Wednesday, June 04, 2003

Most people would agree that the story of Tucker Max is a cautionary tale, but not everyone will agree on the moral. Max is, judging by his Website, an appalling character, a charming drunk with a knack for getting into trouble, behaving badly and publishing ruthlessly funny accounts of his exploits that are humiliating to all involved--but especially to the women foolish enough to get themselves entangled with him. One of the latter, it seems, is Katy Johnson, a two-time Miss Vermont whose Website advocates, among other things, abstinence and sobriety. Needless to say, Max' posted account of an evening's interaction with Johnson painted a rather different picture of her character. Johnson sued, and has so far won an injunction forbidding Max to mention Johnson or his claims about her on his Website.

Now, I have no idea whether Max' unflattering portrait of Johnson is in any way accurate, but let us assume for the sake of argument that it is. (After all, a defamatory tale about a beauty queen, invented out of whole cloth by a notorious jerk, would make for a rather straightforward, uninteresting libel lawsuit.) One lesson that free-speech enthusiasts such as Eugene Volokh apparently draw is that prohibiting "kiss and tell" writings in the name of protecting women's reputations does great damage to First Amendment rights. He's no doubt correct, but to me the legal aspects of the story are by far the least compelling. An anonymous female correspondent has offered Volokh a somewhat less legalistic, and hence more interesting, perspective: "He was doomed the second his case was assigned to a female judge. I'm not an easily offended woman, but Max is the worst kind of cad. He is every woman's worst nightmare come to life."

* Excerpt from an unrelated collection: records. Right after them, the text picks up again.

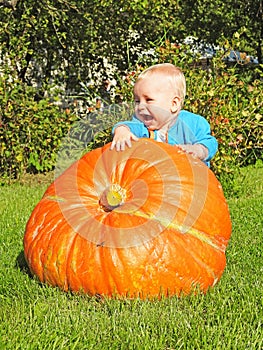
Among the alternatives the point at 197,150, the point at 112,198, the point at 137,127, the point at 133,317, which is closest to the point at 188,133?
the point at 197,150

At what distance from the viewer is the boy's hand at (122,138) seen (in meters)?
3.49

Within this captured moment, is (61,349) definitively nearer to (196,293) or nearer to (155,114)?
(196,293)

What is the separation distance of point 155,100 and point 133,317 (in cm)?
151

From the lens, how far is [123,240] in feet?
9.90

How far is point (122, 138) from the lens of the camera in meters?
3.55

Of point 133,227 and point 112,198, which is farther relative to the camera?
point 112,198

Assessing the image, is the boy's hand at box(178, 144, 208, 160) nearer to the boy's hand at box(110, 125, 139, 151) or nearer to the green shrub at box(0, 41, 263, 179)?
the boy's hand at box(110, 125, 139, 151)

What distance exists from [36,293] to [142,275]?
2.13 ft

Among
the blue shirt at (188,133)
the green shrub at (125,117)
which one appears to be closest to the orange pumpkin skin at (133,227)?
the blue shirt at (188,133)

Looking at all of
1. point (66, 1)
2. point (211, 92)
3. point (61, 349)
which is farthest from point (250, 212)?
point (66, 1)

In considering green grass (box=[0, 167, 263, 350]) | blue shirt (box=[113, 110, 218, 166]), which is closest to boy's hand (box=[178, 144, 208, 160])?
blue shirt (box=[113, 110, 218, 166])

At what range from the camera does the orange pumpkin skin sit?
3012 millimetres

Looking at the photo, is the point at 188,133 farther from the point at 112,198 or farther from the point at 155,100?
the point at 112,198

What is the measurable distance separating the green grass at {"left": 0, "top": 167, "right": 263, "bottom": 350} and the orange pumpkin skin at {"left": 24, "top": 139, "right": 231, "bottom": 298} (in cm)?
10
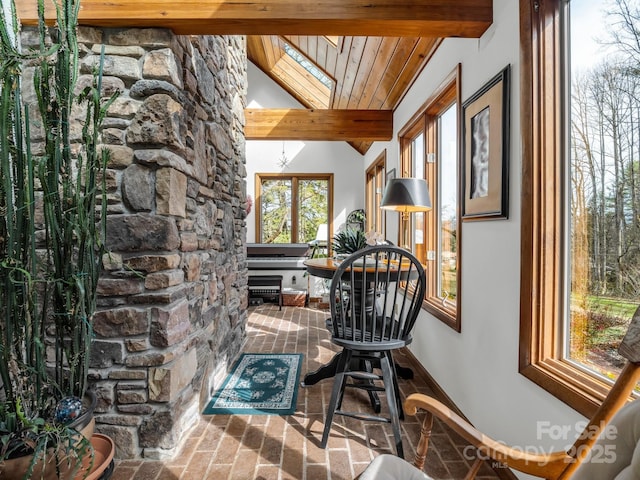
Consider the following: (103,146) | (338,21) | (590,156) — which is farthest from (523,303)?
(103,146)

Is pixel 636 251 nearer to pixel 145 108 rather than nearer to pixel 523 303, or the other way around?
pixel 523 303

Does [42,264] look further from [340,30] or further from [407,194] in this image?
[407,194]

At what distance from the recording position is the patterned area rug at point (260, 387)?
7.15ft

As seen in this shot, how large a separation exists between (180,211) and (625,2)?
1.99 metres

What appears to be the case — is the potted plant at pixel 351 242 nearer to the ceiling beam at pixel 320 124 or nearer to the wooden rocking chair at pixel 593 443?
the wooden rocking chair at pixel 593 443

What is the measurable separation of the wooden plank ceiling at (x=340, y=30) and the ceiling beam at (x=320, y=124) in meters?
0.01

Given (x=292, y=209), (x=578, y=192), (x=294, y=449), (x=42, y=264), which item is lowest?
(x=294, y=449)

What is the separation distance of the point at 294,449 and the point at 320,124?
136 inches

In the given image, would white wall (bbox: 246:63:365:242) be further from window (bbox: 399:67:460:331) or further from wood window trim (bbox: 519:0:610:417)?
wood window trim (bbox: 519:0:610:417)


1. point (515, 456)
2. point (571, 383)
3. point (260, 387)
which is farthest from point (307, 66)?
point (515, 456)

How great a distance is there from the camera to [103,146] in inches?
67.4

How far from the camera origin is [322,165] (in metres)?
6.22

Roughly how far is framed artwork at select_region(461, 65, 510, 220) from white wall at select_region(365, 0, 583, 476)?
0.04 meters

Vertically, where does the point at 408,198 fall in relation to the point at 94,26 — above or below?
below
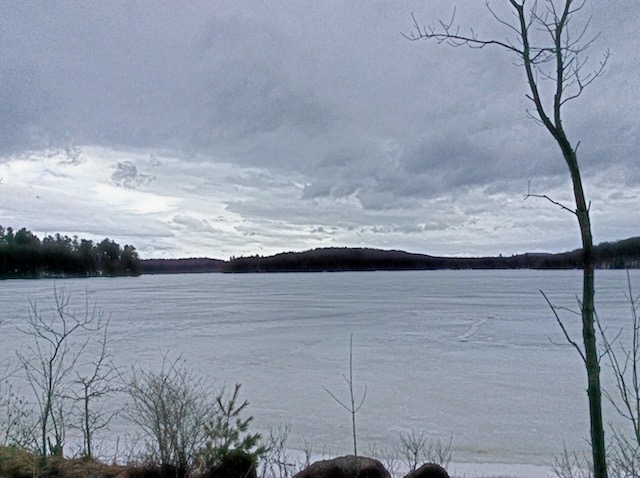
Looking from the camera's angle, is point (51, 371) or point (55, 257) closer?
point (51, 371)

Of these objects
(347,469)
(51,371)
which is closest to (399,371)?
(347,469)

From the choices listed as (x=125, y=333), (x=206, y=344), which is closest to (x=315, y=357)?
(x=206, y=344)

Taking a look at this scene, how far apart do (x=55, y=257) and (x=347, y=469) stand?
8502 cm

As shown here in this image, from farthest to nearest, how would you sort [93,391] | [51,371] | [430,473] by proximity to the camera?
[93,391] → [51,371] → [430,473]

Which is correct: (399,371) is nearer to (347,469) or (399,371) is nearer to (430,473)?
(430,473)

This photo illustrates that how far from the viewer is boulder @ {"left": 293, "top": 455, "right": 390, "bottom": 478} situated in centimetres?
429

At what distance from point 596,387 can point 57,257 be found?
87.4 metres

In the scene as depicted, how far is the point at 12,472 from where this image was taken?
4309 mm

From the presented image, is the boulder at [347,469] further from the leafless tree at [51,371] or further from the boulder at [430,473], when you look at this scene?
the leafless tree at [51,371]

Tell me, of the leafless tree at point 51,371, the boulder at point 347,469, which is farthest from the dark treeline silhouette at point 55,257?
the boulder at point 347,469

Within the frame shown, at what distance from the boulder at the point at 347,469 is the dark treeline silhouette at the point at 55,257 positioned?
8228cm

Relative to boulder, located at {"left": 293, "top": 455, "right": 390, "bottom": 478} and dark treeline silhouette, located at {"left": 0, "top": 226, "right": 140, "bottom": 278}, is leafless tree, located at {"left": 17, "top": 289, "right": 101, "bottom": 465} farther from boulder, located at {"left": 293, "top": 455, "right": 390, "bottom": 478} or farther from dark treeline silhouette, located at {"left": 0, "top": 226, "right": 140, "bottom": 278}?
dark treeline silhouette, located at {"left": 0, "top": 226, "right": 140, "bottom": 278}

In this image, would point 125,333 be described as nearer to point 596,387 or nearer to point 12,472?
point 12,472

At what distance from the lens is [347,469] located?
14.1 feet
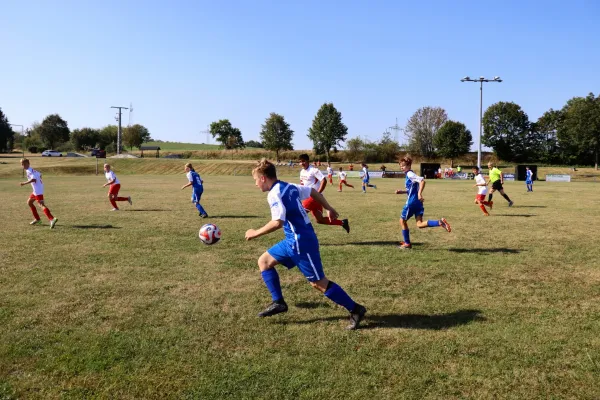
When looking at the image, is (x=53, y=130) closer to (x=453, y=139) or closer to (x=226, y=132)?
(x=226, y=132)

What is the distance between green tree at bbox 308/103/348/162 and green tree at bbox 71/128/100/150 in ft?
189

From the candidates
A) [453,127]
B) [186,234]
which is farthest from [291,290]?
[453,127]

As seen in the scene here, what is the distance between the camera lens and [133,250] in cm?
994

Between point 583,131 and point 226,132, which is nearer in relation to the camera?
point 583,131

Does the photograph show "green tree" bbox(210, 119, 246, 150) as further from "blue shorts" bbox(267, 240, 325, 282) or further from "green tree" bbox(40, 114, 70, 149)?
"blue shorts" bbox(267, 240, 325, 282)

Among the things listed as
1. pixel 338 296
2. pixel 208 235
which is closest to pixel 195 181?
pixel 208 235

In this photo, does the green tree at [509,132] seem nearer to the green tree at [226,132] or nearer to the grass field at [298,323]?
the green tree at [226,132]

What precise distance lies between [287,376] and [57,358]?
2.44m

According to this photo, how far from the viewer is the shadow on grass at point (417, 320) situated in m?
5.45

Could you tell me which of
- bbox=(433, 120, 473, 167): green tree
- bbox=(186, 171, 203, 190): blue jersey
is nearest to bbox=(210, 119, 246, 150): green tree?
bbox=(433, 120, 473, 167): green tree

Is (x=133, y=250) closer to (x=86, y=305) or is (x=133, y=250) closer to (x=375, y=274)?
(x=86, y=305)

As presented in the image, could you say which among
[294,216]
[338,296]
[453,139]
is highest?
[453,139]

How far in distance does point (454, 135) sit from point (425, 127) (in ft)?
28.3

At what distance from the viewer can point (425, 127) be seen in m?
90.9
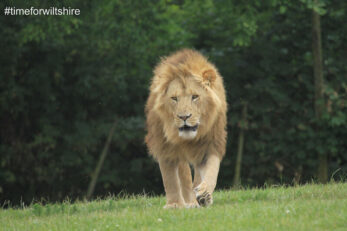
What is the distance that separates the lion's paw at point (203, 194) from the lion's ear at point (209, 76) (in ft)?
3.78

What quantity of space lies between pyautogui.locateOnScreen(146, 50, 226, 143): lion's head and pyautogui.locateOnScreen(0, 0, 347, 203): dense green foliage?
6.85m

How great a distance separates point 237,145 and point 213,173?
9.24 m

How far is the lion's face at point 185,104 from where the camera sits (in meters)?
6.55

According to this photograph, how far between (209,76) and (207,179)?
1.15 metres

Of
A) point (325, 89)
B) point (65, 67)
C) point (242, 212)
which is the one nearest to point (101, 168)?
point (65, 67)

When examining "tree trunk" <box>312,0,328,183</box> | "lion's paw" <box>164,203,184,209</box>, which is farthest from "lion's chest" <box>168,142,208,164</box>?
"tree trunk" <box>312,0,328,183</box>

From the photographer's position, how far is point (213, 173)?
6750 millimetres

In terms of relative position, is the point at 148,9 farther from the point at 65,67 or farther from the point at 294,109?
the point at 294,109

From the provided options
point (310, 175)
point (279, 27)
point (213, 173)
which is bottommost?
point (310, 175)

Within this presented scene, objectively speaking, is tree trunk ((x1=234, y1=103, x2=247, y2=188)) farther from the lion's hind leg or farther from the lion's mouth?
the lion's mouth

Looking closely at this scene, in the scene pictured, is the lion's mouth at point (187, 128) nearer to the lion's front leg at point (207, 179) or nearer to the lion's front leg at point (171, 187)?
the lion's front leg at point (207, 179)

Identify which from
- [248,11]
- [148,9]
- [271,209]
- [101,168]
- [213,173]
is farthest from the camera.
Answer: [101,168]

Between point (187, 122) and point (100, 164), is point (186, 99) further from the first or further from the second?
point (100, 164)

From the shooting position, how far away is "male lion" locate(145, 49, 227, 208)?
661 centimetres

Now, I know of some people who would dismiss this reaction as unfairly indulgent towards Max' "victims". And they have a point--after all, if Katy Johnson's behavior was unexceptionable, then why should she complain that Tucker Max is telling the world about it? And conversely, if her behavior was less than exemplary, then whom but herself does she have to blame for the entirely predictable consequences?

Indeed, let us reverse the roles for a moment, and imagine that we are dealing, not with a callous man's humiliating public account of his evening with a naive, vulnerable woman, but rather a callous woman's humiliating public account of her evening with a naive, vulnerable man. (I'll leave the details of the hypothetical humiliation to the reader's imagination.) How many people would feel genuine outrage at his victimization, as opposed to gamely advising him to "chalk it up to experience" and move on?

Being a bit of a softhearted type myself, though, I recognize that people make foolish decisions sometimes, and don't necessarily deserve public humiliation for them. Of course, a glance at Max' Website makes it clear that for a woman, giving this fellow so much as the time of day is more than a run-of-the-mill foolish decision. What could possess any woman, let alone an abstinence activist, to hook up with this guy? An obvious answer--again, one that someone more coldhearted than myself would give--is that the lady doth protest too much, and her advocacy of abstinence and temperance is a hypocritical overcompensation for a shamelessly uninhibited streak. But then, Katy Johnson makes a bad poster child for Max' depredations in any event, since she can apparently take care of herself--winning, for example, a court injunction against him.

Much sadder are the numerous cases of horribly messed-up women whose tales Max recounts with a kind of rubbernecker's detached fascination--even as he himself instigates the accident. It is these women on whom Volokh's correspondent presumably took pity in condemning Max so bitterly. (And I daresay that more than a few otherwise intelligent, sensible women--and men, for that matter--have managed to make fools of themselves at one time or another in their choice of opposite-sex companion.)

But if effectively throwing the book at Max--whether legally or merely socially--is a legitimate means to protect women against his like, then what about, say, the methods proposed by Katy Johnson? Aren't more of the kind of vulnerable women susceptible to Max' charms likely to be protected by social norms that promote abstinence and sobriety than by the occasional court injunction against a cad's Website? Given the existence--indeed, ubiquity--of Tucker Maxes in the world, might it not be more productive for the prevailing culture to fortify people in advance against their lures than to attempt (fecklessly, we can assume) to deter them with social opprobrium?

Something tells me that neither the free speech advocates nor the cad-bashers will think to draw that lesson from the episode.